Sunday, September 11, 2005
The September 11 Post
Welles Crowther, the Man in the Red Bandanna, and a member of our family. He could have gotten out in time, but kept going back in to bring out people who could not have made it on their own. Read the whole thing. More here:
Surviving also was the story of a young man with a red bandanna over his mouth and nose who appeared out of the chaos, issuing crisp instructions, lending his strength, and guiding the injured to the stairway out. He spoke with command, but wore no official rescue gear. "Anyone who can walk," he said, "walk down the stairs. Anyone who can walk and help someone else, help. There are people here you cannot help anymore, so don't try to." The young man led first one small group of injured and then another down 17 flights of stairs to relative safety. For nine months, no one knew who he was. Last May, when an article in the New York Times recounted his heroics, he was identified as Welles Crowther '99.

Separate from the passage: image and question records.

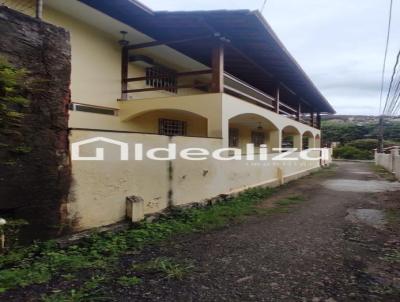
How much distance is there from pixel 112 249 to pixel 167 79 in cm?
871

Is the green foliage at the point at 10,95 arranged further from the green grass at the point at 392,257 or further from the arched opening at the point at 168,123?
the arched opening at the point at 168,123

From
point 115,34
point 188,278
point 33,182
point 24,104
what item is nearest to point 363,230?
point 188,278

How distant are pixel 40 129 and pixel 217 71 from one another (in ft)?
19.1

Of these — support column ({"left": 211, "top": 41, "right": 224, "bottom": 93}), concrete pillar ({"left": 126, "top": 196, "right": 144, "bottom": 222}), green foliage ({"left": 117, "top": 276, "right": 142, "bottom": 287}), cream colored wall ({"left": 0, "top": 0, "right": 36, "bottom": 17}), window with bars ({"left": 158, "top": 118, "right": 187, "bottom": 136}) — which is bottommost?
green foliage ({"left": 117, "top": 276, "right": 142, "bottom": 287})

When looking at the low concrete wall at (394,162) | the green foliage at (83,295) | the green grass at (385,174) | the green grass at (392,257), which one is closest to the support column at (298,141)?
the green grass at (385,174)

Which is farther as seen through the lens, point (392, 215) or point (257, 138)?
point (257, 138)

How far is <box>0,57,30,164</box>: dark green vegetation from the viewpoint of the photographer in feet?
12.8

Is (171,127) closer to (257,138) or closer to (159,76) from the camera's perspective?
(159,76)

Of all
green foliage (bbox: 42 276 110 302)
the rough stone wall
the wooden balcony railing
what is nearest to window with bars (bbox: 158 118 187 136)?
the wooden balcony railing

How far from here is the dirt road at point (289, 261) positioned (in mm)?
3600

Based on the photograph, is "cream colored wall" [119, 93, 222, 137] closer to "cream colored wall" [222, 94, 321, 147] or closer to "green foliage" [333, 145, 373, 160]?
"cream colored wall" [222, 94, 321, 147]

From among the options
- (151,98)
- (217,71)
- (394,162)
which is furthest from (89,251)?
(394,162)

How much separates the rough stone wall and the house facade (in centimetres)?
27

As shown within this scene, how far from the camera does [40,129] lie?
4.76 meters
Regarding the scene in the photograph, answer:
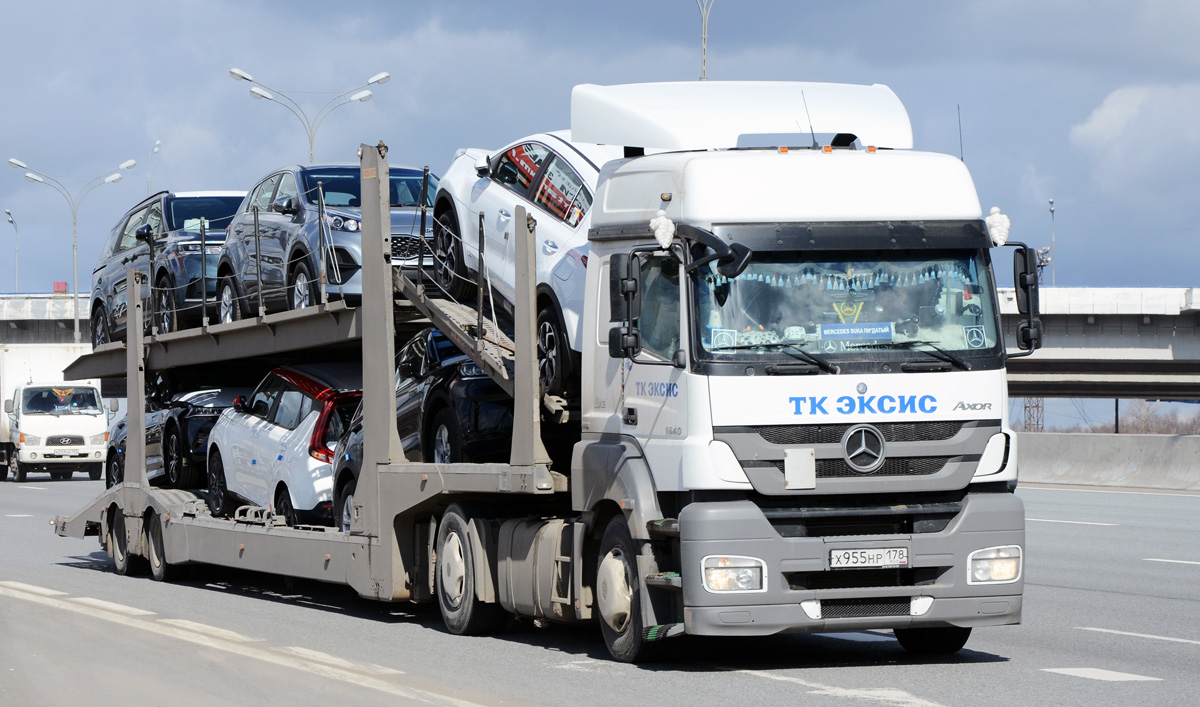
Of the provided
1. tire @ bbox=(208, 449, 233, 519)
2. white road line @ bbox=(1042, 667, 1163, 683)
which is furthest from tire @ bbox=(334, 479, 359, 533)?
white road line @ bbox=(1042, 667, 1163, 683)

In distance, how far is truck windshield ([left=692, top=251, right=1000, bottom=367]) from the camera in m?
8.43

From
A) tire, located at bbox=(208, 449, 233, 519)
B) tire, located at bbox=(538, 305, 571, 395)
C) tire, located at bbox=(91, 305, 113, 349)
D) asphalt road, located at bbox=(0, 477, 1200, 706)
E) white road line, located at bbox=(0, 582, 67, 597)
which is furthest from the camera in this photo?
tire, located at bbox=(91, 305, 113, 349)

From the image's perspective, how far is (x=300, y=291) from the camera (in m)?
13.5

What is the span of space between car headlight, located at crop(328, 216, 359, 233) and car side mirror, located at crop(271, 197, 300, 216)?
2.71 ft

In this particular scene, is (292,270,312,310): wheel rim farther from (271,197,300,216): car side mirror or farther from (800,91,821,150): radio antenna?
(800,91,821,150): radio antenna

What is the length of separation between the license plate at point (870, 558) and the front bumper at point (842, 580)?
0.09 feet

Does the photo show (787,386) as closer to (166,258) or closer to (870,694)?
(870,694)

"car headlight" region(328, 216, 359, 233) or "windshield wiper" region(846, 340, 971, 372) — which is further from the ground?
"car headlight" region(328, 216, 359, 233)

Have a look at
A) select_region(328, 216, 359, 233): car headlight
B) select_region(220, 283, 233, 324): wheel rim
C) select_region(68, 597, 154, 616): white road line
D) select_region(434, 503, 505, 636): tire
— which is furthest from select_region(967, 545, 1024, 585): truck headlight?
select_region(220, 283, 233, 324): wheel rim

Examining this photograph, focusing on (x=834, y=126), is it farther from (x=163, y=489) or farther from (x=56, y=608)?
(x=163, y=489)

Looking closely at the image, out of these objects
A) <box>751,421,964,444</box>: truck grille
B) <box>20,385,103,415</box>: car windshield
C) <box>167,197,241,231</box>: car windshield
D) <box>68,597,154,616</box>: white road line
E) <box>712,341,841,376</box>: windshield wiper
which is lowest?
<box>68,597,154,616</box>: white road line

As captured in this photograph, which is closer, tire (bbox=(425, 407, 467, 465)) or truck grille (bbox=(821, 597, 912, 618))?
truck grille (bbox=(821, 597, 912, 618))

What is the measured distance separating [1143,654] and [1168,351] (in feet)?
136

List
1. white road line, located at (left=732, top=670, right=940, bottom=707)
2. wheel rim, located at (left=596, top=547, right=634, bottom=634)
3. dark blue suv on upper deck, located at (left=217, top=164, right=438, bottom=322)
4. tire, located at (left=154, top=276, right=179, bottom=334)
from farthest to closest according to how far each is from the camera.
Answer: tire, located at (left=154, top=276, right=179, bottom=334) < dark blue suv on upper deck, located at (left=217, top=164, right=438, bottom=322) < wheel rim, located at (left=596, top=547, right=634, bottom=634) < white road line, located at (left=732, top=670, right=940, bottom=707)
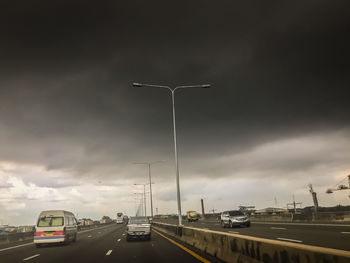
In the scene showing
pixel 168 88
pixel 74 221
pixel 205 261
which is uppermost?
pixel 168 88

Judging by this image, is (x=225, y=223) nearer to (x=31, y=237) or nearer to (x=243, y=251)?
(x=31, y=237)

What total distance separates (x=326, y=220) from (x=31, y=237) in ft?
94.6

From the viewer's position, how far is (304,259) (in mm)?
5102

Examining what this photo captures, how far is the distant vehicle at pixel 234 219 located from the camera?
103 feet

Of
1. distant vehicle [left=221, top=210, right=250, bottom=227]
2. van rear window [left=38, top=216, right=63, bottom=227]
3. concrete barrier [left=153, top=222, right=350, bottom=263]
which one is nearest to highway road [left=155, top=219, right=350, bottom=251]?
concrete barrier [left=153, top=222, right=350, bottom=263]

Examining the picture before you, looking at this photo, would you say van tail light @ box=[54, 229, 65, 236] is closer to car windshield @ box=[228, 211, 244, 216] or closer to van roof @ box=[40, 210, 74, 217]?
van roof @ box=[40, 210, 74, 217]

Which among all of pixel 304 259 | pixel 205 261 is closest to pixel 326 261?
pixel 304 259

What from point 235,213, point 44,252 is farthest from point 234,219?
point 44,252

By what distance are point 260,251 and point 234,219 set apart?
25708 millimetres

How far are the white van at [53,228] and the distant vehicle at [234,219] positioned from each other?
627 inches

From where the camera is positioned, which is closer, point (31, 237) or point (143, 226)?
point (143, 226)

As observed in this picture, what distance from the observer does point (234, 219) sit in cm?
3167

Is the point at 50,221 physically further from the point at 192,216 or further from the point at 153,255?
the point at 192,216

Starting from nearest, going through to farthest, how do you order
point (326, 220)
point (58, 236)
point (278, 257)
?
point (278, 257)
point (58, 236)
point (326, 220)
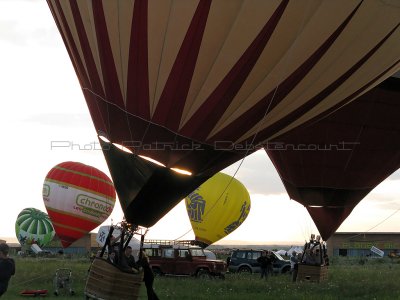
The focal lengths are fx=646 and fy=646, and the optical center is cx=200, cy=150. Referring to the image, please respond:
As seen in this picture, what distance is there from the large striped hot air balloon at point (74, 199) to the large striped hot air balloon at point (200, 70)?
62.6 ft

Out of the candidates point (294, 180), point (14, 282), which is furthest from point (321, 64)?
point (294, 180)

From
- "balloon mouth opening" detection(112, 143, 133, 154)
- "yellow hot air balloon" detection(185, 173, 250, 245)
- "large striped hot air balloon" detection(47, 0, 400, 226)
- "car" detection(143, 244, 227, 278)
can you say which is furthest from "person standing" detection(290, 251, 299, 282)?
"balloon mouth opening" detection(112, 143, 133, 154)

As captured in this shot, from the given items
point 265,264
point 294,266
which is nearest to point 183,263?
point 265,264

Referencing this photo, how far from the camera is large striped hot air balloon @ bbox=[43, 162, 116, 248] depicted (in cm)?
3016

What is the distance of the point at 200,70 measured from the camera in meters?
10.2

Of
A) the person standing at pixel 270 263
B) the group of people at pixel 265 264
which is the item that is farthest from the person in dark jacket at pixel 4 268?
the person standing at pixel 270 263

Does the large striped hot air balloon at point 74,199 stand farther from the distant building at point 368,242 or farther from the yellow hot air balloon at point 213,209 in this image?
the distant building at point 368,242

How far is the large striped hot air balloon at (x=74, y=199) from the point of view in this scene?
3016 centimetres

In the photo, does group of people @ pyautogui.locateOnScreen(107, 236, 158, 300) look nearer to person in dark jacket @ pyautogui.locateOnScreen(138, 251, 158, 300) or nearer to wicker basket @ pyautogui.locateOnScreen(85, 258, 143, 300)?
person in dark jacket @ pyautogui.locateOnScreen(138, 251, 158, 300)

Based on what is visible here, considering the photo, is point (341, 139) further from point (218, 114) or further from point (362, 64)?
point (218, 114)

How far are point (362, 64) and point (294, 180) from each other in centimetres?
1300

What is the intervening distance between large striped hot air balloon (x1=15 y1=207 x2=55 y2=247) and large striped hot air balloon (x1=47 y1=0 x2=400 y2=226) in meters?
47.2

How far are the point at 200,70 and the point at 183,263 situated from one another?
640 inches

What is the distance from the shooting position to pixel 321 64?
36.0ft
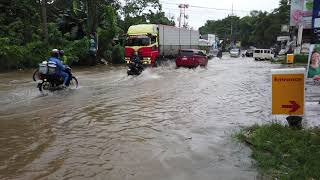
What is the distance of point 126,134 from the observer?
30.5ft

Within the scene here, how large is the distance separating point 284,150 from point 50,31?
2799 centimetres

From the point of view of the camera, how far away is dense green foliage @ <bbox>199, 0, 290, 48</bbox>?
284ft

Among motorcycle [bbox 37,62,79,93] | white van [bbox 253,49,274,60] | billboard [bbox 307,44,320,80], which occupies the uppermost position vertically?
billboard [bbox 307,44,320,80]

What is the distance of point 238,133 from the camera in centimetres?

Crowther worked as an equities trader at Sandler O'Neill & Partners on the 104th floor of the south tower. After the first plane struck the north tower, he telephoned his mother, Alison Crowther, and left a message: He was evacuating the building. But he apparently never left. His body was discovered last March in unusual circumstances: as one of only two civilians among a cluster of policemen and firefighters in the ground floor lobby of the south tower, a staging area for the morning's rescue efforts.
In fact, Crowther was a fireman, too. From the age of 16, he had, like his father Jefferson Crowther, been a trained volunteer member of the Empire Hook & Ladder Company, in his hometown of Upper Nyack, New York. And like his father, he'd acquired the habit of carrying a bandanna in his pocket; the father carried a blue one, the son, red.
Here is my photograph of Welles' name on the plaque at the site of the World Trade Center in New York City.
Never forget. Never forgive.
UPDATE: Thank you Winds of Change for the link. Note that the "Winds" 9/11 post is the most useful assembly of links on the war you will find anywhere. You could spend all day digging through the fascinating material there.
UPDATE: As often happens, Cox & Forkum's drawing captures the heroism of the firefighters -- on duty and off -- like nothing else.